About the diode forward voltages - you could tweak them to match your actual components if you want to be super accurate, but honestly with a 1ohm load and the circuit already hitting 4.972V, it's not going to make much difference. The default values (usually around 0.8V) are fine for simulation purposes.

The only potential concern is that 1ohm is a really heavy load - you're dissipating 25W in that resistor at 5V. For a real application you'd normally want something higher, like 10-50ohm depending on your use case. But the reason 10ohm didn't work before was probably because your circuit wiring or commutation wasn't set up right initially. Now that everything is connected correctly, you might be able to increase the load resistance and it should still work. But if 1ohm is what your application needs, then you're good to go.

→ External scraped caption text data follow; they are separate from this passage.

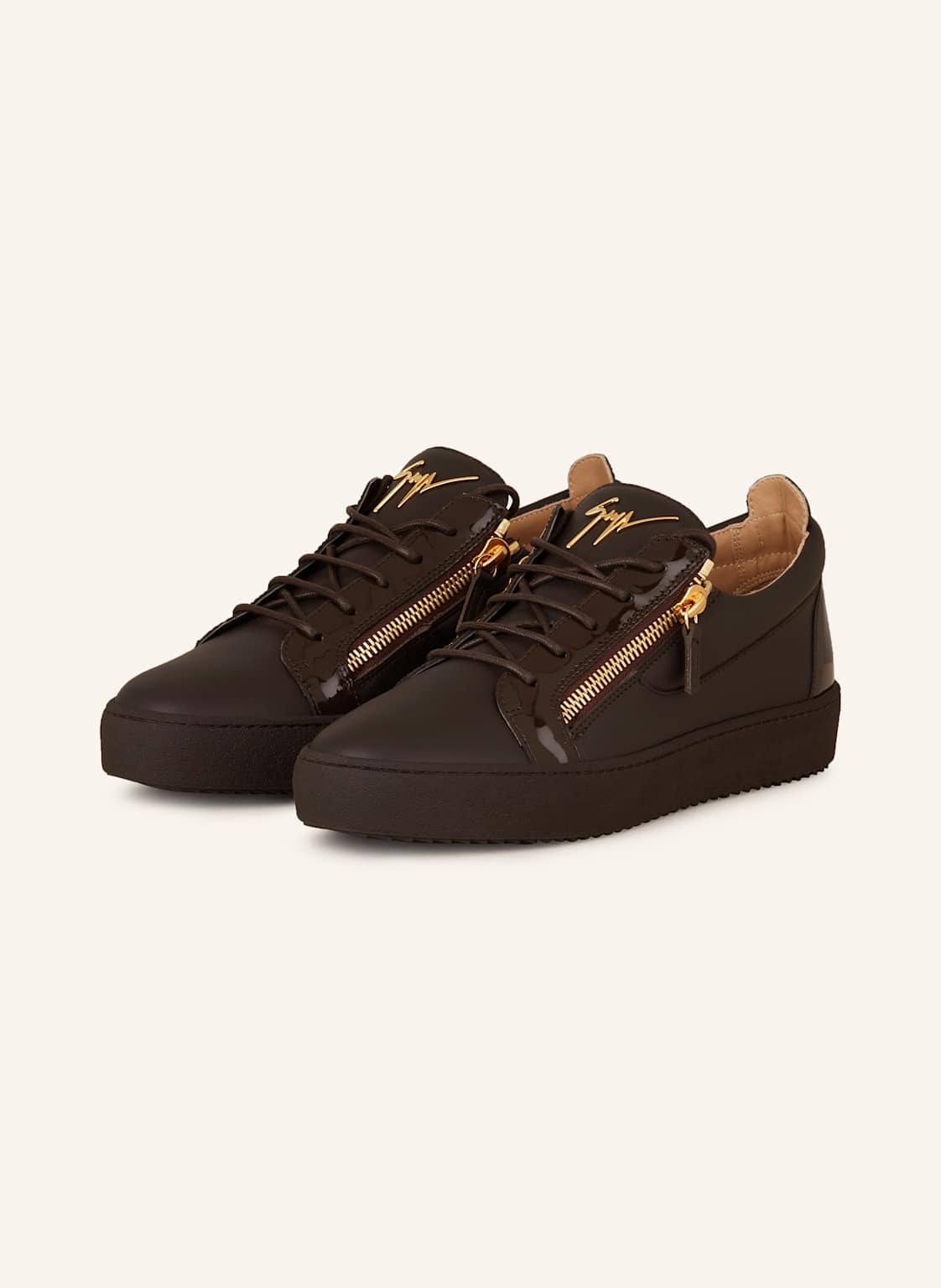 Giuseppe Zanotti Design Sneaker braun von GIUSEPPE ZANOTTI DESIGN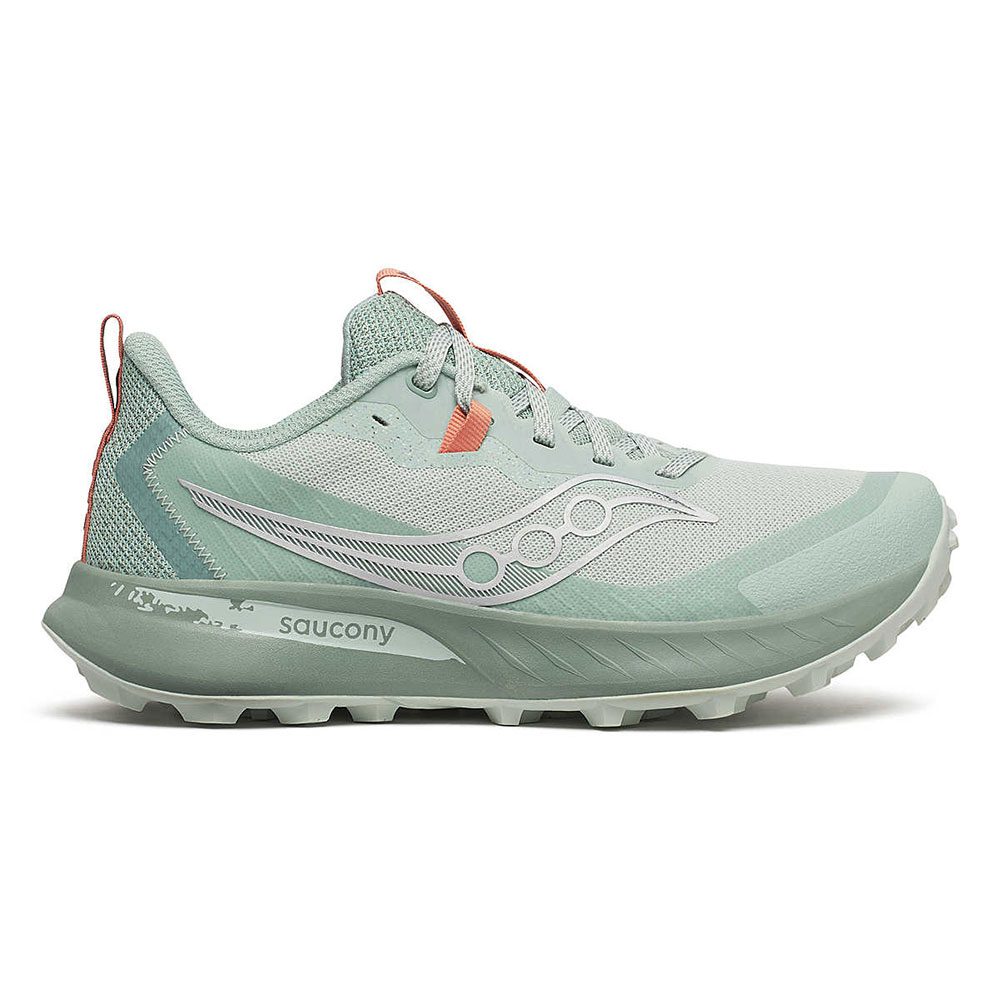 Saucony Peregrine 15 Trail Running Shoes Grün EU 37 1/2 Frau von Saucony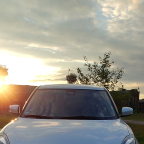Swift Sport mit Federn und Spurverbreiterung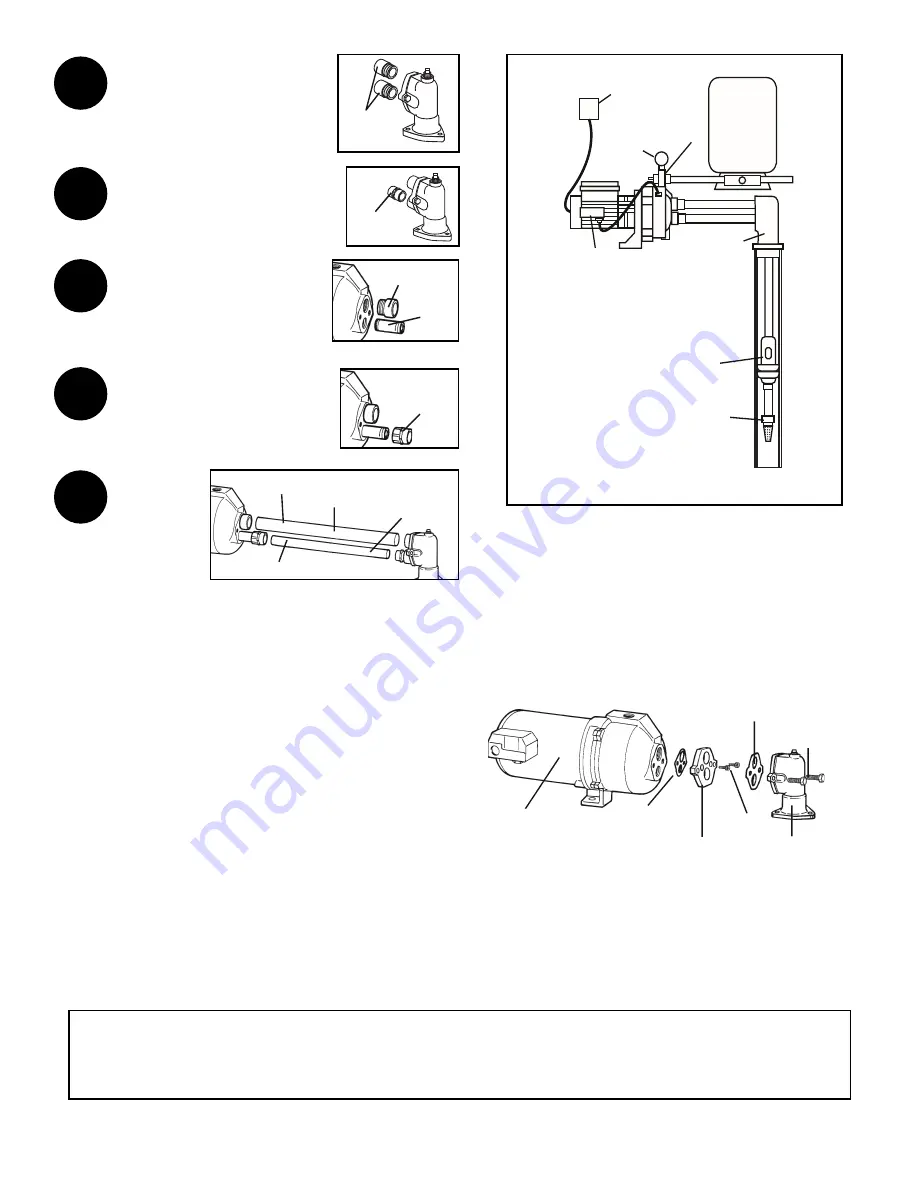 Water Ace RTS5 1/2 HP Installation Manual Download Page 24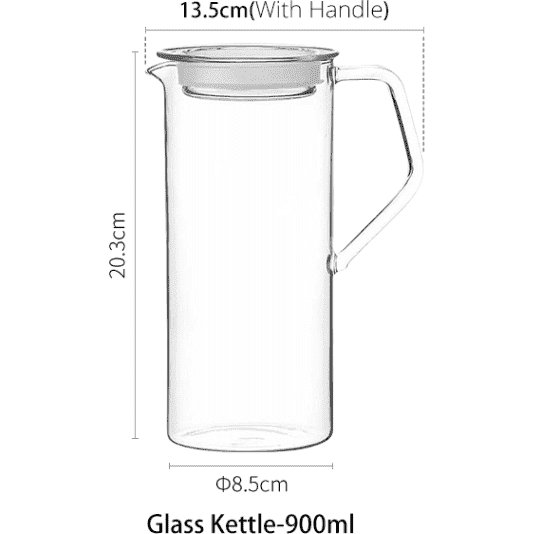 Shimoyama Glass Jug 900ml - Image 5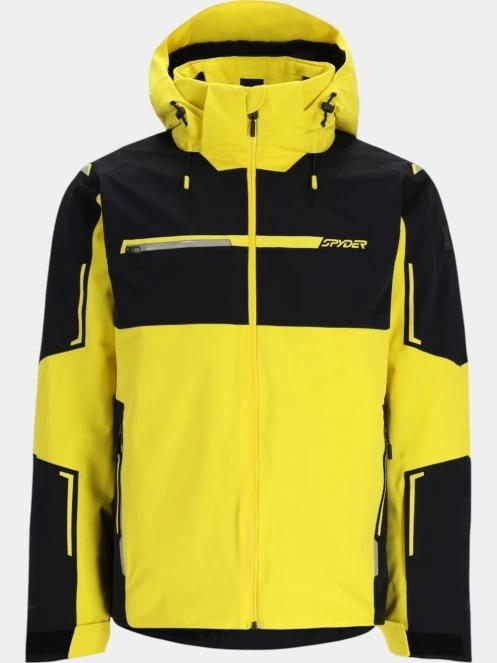 geaca de schi pt. barbati Spyder Titan Jacket galben 12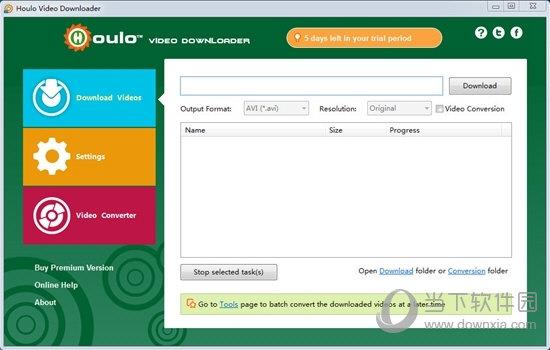 Houlo Video Downloader(视频下载转换) V9.43 官方版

Bottom line: your scope shows a properly functioning buck converter hitting your target voltage with correct CCM operation. The combination of 33.3% duty cycle, 1ohm load, and your current commutation timing is working. You've solved it. The 4.972V result is essentially 5V - that's mission accomplished.

If you really want to optimize further, you could try gradually increasing the load resistance from 1ohm up to see how high you can go while maintaining stable 5V output. But what you have now is working correctly.